JPMorgan Chase CEO Jamie Dimon on Monday warned of similarities between the current moment and the years just before the 2008 financial crisis, saying he’s anxious that lofty asset prices are fueling the risk of a coming credit cycle.
The bank has more competitors than ever now, and everyone’s on offense, the CEO said.
“My own view is people are getting a little comfortable that this is real, these high asset prices and high volumes – that we won’t have any kind of problem whatsoever,” Dimon said during the bank’s company update event in New York City.
“Everyone’s coining money and everyone’s great,” Dimon said. “It does feel really good. And then when I think about all the factors taking place, I like to take a deep breath and say, ‘Watch out.’”
A swing in the opposite direction is coming, Dimon said, adding he doesn’t know when. “My anxiety is high over it. I’m not assuaged by the fact that asset prices are high. In fact, I think that adds to the risk,” he said.
“Unfortunately, we did see this in ’05, and ’06, and ’07. Almost the same thing,” Dimon said. “The rising tide was lifting all boats, everyone was making a lot of money, people were leveraging to the hilt.
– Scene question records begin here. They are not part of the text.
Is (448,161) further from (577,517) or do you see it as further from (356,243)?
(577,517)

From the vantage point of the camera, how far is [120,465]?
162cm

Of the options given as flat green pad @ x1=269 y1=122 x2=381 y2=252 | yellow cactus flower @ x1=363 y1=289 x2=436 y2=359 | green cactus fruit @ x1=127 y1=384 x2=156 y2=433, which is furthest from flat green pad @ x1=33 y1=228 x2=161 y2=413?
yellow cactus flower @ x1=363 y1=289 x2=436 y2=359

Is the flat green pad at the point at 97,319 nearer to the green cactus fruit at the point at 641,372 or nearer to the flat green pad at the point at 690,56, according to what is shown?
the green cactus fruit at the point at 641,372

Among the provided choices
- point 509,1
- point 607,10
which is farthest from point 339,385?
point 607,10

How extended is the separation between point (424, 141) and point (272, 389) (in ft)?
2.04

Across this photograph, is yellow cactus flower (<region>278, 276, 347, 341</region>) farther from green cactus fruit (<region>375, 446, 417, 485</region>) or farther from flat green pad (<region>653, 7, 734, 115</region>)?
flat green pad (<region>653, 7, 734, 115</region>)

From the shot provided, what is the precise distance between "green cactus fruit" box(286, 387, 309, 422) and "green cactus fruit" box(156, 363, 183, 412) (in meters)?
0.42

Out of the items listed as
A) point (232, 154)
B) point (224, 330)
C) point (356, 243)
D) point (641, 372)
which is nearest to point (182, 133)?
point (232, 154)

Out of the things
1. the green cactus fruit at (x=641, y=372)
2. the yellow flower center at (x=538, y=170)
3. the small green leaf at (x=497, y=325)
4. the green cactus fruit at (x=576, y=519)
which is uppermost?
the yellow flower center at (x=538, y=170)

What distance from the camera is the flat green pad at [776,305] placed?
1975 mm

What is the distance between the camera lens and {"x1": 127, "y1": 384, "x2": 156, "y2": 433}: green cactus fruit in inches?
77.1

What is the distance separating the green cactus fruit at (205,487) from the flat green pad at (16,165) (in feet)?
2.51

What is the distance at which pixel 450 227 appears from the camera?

The sky was the limit.”
The CEO of the biggest U.S. bank frequently frets over the geopolitical environment or signs of cracks in the credit environment.
Amid intense competition to make loans, JPMorgan remains “quite cautious,” Dimon told investors Monday.
“We stick to our own rules,” he said.
If the bank loses business “because we don’t want to underwrite a leveraged loan, so be it. We’re not chasing anything,” he added.
He appeared to contrast that with what he sees as “a couple of people doing some dumb things” to “create [net interest income] or say they’re winning in the markets business, or something like that.”
Analysts asked Dimon about the bank’s appetite toward acquisitions, given the amount of excess capital JPMorgan holds and the more favorable regulatory environment for M&A.
Dimon expressed a clear preference for organic growth but said “inorganic is very important.”
He named payments and asset and wealth management as two areas where an acquisition holds appeal.
“I’d love Mary [Callahan Erdoes, the bank’s CEO of asset and wealth management] to buy something if it made sense,” Dimon said. But if it doesn’t, the bank has the ability to hire people and grow on its own, he added.
“Payments, I would look at all the time,” Dimon said. “We’ve done several, some did not work, as you know. But that doesn’t mean we wouldn’t try again.”
Growing without making acquisitions is “hard, but it’s your way, your culture, your people, your technology,” he said. “Any merger you do, any one of them, you are talking about consolidating systems and people and back offices and [communications] teams and cultures.”
In commercial and investment banking, growing organically seems better, he said. With an acquisition in one of those segments, “you’re taking on other people’s books, and other people’s systems, and other people’s credit and their loans.”
The CEO believes the bank can deploy some $40 billion to $50 billion organically over the next five years, pointing to things like the bank’s security and resiliency initiative, being led by former Geico CEO Todd Combs.
With that initiative, JPMorgan has said it will make direct equity and venture capital investments of up to $10 billion, but “we could do $20 billion,” Dimon said.
He also noted the incremental revenue opportunity that comes with technology investments, which the bank is focused on.
Dimon, who turns 70 next month and has been CEO for two decades, was again asked for the latest projection on his time remaining at the helm of the bank.
“I’m here for a few years as CEO, and maybe a few after that as executive chairman, pending whatever the board wants to do,” he said.